◆ **WHAT THE TASK ASKS**: Rewrite the material from the line with "At what distance" up to and including the final line, changing "located" to "situated" and leaving everything else as it is.

◆ **RECORDS TO PROCESS**:
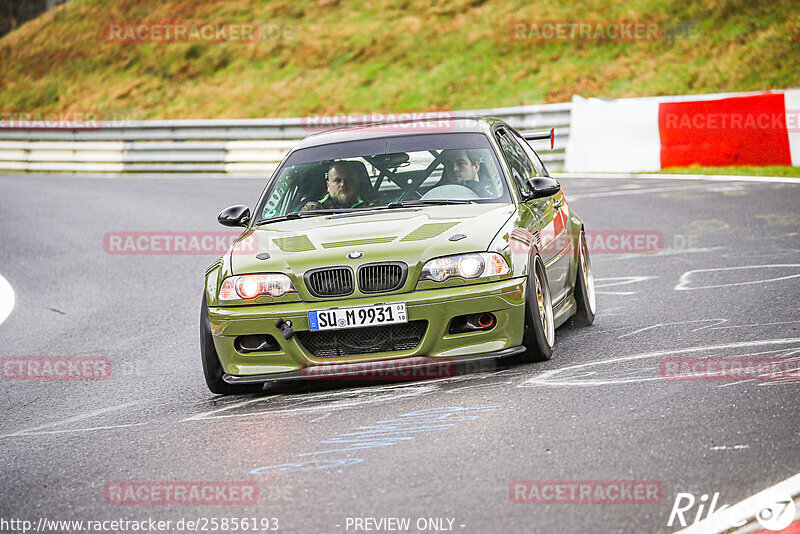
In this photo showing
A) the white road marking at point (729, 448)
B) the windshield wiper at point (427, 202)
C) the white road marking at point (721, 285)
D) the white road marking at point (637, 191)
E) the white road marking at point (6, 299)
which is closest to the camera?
the white road marking at point (729, 448)

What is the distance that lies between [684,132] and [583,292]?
12.0 m

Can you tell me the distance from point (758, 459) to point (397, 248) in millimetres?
2464

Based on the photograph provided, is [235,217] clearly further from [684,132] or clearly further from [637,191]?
[684,132]

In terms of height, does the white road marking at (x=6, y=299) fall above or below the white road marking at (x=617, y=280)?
above

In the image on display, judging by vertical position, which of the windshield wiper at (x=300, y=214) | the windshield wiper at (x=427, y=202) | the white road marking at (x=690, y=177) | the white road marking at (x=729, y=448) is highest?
Answer: the windshield wiper at (x=427, y=202)

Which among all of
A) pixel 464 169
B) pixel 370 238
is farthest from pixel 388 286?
pixel 464 169

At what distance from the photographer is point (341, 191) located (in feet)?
25.0

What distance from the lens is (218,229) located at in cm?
1554

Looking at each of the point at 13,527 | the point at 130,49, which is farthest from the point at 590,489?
the point at 130,49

◆ **EXERCISE RESULT**:
At what distance from the photographer is point (341, 191) situated (in feet)?
25.0

What distance from the lens is (218,229) situated at in cm?
1554

Looking at each of the point at 13,527 | the point at 130,49, which is farthest from the point at 590,489?
the point at 130,49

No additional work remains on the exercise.